Comprar todas esas miniaturas o pagar para que las hiciera expresamente un artesano tenía que ser un pasatiempo demasiado caro. Supuso que antes de convertirse en la casa de muñecas de una niña había sido la distracción de una mujer con mucho dinero.

Abrió el cajón del mueble sobre el que estaba colocada la casa y encontró una familia de muñecos de trapo con caras de porcelana, vestidos con trajes de hacía décadas. Una madre, un padre y dos hijos; o eso pensó por su atuendo, aunque a uno de ellos le faltaba la cabeza. ¿Dónde estarían las hijas?

Mientras quitaba el polvo al comedor, se quedó admirando la diminuta bandeja de plata con campana que había sobre la mesa. Llevada por la curiosidad, extendió la mano y levantó la tapa.

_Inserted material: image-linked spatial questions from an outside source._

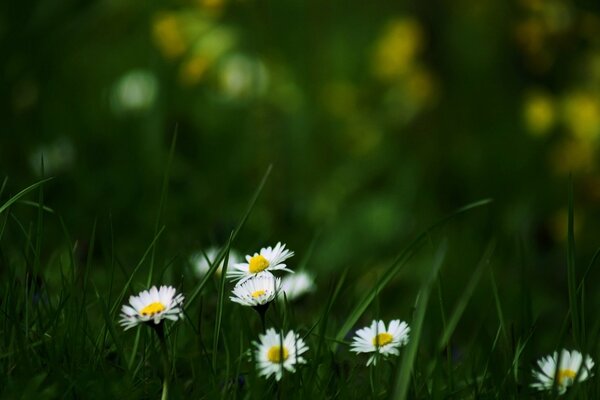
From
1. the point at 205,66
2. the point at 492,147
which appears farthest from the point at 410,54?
the point at 205,66

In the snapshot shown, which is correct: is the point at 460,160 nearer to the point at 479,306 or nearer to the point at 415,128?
the point at 415,128

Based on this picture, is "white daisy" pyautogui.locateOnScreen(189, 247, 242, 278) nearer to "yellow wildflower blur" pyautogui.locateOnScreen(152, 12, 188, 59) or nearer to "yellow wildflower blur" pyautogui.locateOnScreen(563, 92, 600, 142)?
"yellow wildflower blur" pyautogui.locateOnScreen(152, 12, 188, 59)

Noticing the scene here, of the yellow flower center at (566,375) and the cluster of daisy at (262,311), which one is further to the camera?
the yellow flower center at (566,375)

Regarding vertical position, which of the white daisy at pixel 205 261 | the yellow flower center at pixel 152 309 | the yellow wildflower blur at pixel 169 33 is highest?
the yellow wildflower blur at pixel 169 33

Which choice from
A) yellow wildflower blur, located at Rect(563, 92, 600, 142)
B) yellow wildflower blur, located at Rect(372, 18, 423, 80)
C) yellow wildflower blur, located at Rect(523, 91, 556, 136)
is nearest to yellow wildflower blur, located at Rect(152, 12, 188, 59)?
yellow wildflower blur, located at Rect(372, 18, 423, 80)

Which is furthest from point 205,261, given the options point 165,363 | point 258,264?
point 165,363

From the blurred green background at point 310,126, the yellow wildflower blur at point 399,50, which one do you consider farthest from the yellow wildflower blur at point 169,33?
the yellow wildflower blur at point 399,50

Allí, en la fuente, estaba la cabeza del hijo que faltaba, con el pelo de hilo negro y el relleno sobresaliendo del cuello.

Un escalofrío le recorrió todo el cuerpo. Seguro que se trataba de la travesura de algún pequeño bellaco. No pudo evitar imaginarse lo mucho que se habría enfadado su hermana, fuera quien fuese. Colocó la cabeza en el cajón, al lado del cuerpo, y se prometió que, en cuanto tuviera tiempo, lo arreglaría. Ahora, sin embargo, era hora de volver al trabajo.